Frequently asked questions

Why is my CTR (all) so much higher than my link CTR?

Because CTR (all) counts every click Meta records on the ad, not just clicks toward your destination. Reactions, comments, shares, taps to expand the creative, and visits to your Page can all register as clicks even though nobody left the platform. Link CTR only counts clicks on links, so it will always be equal to or lower than CTR (all). A large gap usually means the ad is generating engagement without generating traffic, which is worth investigating if traffic or sales is the goal.

Which CTR should I use when judging my ads?

Use CTR (link click-through rate) as your default whenever the ad is meant to send people somewhere, such as a product page, a lead form, or WhatsApp. It isolates the clicks that reflect real intent to act. CTR (all) still has a role: it is a broad engagement signal and can help you spot ads that grab attention. Just avoid mixing the two, because comparing an ad's CTR (all) against another ad's link CTR makes the first ad look artificially stronger.

Does a high CTR mean my campaign is working?

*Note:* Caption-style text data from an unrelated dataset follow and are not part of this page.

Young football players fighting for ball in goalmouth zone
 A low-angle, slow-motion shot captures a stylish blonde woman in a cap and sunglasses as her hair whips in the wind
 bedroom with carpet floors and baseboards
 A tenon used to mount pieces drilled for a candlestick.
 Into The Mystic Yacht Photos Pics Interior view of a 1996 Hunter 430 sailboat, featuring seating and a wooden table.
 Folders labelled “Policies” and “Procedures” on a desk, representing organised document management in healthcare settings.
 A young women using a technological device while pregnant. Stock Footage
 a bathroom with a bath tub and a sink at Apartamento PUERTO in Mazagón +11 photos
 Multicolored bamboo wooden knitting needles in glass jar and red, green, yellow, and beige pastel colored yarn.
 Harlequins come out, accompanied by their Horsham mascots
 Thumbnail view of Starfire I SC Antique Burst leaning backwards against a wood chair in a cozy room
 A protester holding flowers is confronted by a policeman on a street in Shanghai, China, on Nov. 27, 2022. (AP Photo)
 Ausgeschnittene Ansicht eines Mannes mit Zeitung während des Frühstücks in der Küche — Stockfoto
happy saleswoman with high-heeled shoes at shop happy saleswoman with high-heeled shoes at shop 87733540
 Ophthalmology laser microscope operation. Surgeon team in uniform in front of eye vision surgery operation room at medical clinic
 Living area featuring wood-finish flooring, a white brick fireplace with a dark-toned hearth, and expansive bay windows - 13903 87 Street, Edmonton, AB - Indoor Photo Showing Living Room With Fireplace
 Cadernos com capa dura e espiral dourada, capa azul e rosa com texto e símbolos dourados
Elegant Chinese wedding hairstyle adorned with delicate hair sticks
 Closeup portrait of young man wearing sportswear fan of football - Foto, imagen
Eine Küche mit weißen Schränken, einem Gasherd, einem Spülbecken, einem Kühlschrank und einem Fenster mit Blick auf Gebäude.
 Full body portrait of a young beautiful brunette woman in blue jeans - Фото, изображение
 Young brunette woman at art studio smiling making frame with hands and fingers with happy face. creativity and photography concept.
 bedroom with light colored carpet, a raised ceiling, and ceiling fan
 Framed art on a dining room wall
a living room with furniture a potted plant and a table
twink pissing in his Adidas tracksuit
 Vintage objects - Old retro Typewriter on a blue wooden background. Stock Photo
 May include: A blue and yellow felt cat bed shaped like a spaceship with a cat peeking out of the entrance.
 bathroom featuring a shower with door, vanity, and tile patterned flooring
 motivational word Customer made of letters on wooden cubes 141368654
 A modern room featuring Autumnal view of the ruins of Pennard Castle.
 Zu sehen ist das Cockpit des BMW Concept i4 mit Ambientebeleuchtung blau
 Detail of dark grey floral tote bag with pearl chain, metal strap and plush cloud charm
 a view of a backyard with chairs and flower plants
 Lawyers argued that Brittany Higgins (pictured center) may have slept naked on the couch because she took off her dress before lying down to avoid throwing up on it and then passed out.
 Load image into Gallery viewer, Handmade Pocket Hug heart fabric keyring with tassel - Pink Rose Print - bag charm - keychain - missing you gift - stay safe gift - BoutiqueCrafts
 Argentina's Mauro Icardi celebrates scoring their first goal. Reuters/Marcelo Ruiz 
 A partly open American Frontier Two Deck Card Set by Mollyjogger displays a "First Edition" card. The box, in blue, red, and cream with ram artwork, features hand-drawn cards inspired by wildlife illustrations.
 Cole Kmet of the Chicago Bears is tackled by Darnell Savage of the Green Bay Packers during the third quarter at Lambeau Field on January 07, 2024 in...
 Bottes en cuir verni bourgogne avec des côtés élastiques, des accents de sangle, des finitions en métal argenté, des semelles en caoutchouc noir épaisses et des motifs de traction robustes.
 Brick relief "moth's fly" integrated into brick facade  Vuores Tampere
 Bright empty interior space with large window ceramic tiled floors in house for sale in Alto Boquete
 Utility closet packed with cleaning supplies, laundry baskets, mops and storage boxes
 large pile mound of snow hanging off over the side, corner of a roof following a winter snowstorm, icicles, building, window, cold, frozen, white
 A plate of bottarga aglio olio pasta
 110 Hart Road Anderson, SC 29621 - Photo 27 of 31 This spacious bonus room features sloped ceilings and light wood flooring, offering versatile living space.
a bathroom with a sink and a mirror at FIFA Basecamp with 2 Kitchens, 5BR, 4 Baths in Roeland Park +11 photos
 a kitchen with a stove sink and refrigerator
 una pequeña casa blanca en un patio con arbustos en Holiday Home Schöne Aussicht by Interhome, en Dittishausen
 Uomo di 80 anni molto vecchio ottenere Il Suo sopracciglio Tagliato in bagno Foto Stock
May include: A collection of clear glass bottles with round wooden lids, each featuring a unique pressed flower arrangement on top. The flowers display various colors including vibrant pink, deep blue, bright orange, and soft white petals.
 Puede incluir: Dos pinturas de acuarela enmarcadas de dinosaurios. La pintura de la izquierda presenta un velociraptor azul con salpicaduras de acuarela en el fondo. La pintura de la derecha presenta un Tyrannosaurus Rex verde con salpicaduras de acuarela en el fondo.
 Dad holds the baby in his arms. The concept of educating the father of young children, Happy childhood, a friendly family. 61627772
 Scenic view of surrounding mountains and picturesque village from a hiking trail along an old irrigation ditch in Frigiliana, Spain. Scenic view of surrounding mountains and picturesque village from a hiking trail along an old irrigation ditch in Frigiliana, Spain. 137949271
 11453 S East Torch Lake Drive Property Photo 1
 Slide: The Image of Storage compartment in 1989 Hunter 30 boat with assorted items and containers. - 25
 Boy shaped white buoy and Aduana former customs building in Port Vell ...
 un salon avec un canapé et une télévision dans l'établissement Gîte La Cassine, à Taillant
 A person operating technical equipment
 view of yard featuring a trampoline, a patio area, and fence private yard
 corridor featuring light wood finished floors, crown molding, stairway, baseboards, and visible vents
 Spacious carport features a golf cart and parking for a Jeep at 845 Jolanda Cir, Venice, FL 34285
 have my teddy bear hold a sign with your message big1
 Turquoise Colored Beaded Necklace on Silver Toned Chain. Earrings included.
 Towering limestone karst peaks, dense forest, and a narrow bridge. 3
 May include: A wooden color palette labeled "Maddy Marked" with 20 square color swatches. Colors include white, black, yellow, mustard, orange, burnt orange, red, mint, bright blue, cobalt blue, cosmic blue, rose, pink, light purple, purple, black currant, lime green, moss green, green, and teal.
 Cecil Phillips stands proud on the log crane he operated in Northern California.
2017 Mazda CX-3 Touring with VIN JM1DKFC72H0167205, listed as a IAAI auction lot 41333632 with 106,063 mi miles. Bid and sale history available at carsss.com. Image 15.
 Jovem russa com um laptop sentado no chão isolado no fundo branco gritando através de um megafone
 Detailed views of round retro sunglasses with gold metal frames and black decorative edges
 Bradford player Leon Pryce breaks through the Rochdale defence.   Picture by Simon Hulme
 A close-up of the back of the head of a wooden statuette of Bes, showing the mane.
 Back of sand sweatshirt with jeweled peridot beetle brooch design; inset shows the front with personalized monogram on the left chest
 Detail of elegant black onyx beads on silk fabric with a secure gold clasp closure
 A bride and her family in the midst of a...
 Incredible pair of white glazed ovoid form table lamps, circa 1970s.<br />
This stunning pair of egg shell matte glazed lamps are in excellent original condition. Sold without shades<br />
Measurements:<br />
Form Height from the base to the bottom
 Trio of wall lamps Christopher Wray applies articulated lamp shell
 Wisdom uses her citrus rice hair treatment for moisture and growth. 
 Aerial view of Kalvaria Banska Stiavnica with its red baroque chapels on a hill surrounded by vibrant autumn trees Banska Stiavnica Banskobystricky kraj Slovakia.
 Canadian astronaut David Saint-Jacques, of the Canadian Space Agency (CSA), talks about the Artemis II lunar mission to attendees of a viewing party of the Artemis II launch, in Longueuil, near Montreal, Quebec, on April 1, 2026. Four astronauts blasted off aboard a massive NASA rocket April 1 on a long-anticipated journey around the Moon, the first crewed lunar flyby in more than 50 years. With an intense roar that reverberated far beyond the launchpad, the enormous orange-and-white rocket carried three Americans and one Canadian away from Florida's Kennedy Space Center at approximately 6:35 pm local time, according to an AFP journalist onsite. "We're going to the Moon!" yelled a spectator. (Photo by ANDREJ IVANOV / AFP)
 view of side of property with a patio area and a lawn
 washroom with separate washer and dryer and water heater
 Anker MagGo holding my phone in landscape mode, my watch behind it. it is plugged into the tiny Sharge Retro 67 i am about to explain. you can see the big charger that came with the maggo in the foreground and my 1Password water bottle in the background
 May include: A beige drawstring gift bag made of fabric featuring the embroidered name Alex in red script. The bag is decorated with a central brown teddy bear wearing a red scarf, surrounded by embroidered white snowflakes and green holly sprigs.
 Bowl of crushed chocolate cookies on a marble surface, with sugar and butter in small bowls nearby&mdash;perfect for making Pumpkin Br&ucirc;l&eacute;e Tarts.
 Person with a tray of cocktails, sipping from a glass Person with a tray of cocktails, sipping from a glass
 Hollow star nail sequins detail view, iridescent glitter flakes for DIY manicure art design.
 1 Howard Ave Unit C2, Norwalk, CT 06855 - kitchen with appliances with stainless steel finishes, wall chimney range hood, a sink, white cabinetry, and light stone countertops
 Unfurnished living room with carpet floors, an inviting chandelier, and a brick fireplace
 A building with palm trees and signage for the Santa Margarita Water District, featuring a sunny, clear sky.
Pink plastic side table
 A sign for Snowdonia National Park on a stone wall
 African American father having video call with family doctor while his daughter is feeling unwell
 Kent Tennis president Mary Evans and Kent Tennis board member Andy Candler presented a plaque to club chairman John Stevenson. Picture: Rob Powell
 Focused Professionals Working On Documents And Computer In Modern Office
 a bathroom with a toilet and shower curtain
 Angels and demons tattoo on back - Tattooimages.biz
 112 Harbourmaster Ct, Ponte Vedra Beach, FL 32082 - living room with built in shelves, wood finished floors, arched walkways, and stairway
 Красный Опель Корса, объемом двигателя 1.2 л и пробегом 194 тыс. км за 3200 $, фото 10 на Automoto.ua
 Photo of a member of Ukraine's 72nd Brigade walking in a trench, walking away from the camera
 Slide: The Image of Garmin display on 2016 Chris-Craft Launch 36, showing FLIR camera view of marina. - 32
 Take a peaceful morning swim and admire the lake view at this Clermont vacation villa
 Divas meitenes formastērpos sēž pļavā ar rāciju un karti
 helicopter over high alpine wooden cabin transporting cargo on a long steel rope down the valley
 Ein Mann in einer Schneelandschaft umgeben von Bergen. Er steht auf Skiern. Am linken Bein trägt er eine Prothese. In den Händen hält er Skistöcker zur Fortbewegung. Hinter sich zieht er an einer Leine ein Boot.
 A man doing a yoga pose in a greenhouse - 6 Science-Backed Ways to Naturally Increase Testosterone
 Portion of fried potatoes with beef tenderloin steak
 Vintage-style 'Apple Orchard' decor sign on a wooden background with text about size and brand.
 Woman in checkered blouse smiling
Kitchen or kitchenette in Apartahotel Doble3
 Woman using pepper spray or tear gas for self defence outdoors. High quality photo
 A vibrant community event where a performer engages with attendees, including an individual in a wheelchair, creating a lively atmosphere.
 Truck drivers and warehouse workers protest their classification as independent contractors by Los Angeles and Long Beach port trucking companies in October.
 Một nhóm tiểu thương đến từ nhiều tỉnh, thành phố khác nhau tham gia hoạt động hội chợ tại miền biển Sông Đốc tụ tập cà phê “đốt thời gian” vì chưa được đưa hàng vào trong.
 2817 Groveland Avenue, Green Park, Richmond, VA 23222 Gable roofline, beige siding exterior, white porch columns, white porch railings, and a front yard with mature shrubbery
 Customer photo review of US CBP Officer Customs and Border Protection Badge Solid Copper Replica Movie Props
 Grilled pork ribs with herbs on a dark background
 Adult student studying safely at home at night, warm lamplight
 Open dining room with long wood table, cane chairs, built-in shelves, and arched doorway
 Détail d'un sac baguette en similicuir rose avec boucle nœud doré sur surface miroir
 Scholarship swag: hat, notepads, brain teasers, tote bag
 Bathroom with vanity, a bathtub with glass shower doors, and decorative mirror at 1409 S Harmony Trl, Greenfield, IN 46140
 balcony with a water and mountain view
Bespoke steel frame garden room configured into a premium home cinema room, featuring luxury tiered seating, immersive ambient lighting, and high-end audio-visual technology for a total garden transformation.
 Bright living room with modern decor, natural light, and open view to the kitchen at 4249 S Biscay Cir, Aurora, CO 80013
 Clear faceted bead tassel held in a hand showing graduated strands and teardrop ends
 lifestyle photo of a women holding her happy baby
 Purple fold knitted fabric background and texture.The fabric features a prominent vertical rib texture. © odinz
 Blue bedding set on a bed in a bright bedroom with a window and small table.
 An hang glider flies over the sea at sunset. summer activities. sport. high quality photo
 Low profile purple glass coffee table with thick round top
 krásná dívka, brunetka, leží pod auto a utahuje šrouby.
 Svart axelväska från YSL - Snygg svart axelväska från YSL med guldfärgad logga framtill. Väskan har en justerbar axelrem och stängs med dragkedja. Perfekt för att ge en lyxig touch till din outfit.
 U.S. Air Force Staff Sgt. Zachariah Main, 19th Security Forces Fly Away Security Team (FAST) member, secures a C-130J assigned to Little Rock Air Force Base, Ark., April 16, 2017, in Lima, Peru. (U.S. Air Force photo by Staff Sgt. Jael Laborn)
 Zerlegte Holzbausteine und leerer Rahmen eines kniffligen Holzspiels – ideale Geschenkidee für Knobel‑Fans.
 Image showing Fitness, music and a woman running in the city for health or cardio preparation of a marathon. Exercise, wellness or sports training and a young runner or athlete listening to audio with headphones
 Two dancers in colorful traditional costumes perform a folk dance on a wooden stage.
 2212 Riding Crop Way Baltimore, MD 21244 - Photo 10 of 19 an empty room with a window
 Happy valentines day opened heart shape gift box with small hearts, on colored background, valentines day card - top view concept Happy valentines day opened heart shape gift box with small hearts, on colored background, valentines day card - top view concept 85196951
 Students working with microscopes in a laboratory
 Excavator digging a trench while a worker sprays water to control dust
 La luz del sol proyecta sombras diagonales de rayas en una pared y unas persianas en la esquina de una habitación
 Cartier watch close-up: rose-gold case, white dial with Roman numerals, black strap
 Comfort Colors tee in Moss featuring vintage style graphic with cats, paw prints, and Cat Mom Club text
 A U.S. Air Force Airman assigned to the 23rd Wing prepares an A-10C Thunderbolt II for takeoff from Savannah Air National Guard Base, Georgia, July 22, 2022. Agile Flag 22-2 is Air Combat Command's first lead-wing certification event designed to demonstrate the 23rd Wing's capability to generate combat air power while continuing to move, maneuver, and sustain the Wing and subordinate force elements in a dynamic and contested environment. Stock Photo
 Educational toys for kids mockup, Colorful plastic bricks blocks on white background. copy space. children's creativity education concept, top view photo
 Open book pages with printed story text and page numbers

Not by itself. CTR tells you the ad earned clicks relative to how often it was shown, but it says nothing about what happened after the click. An ad can have a strong link CTR and still produce no sales if the landing page is slow, the offer is weak, or the audience is wrong. Read CTR alongside your cost and conversion metrics: a high CTR with poor results points to a post-click problem, while a low CTR points to the creative or the audience.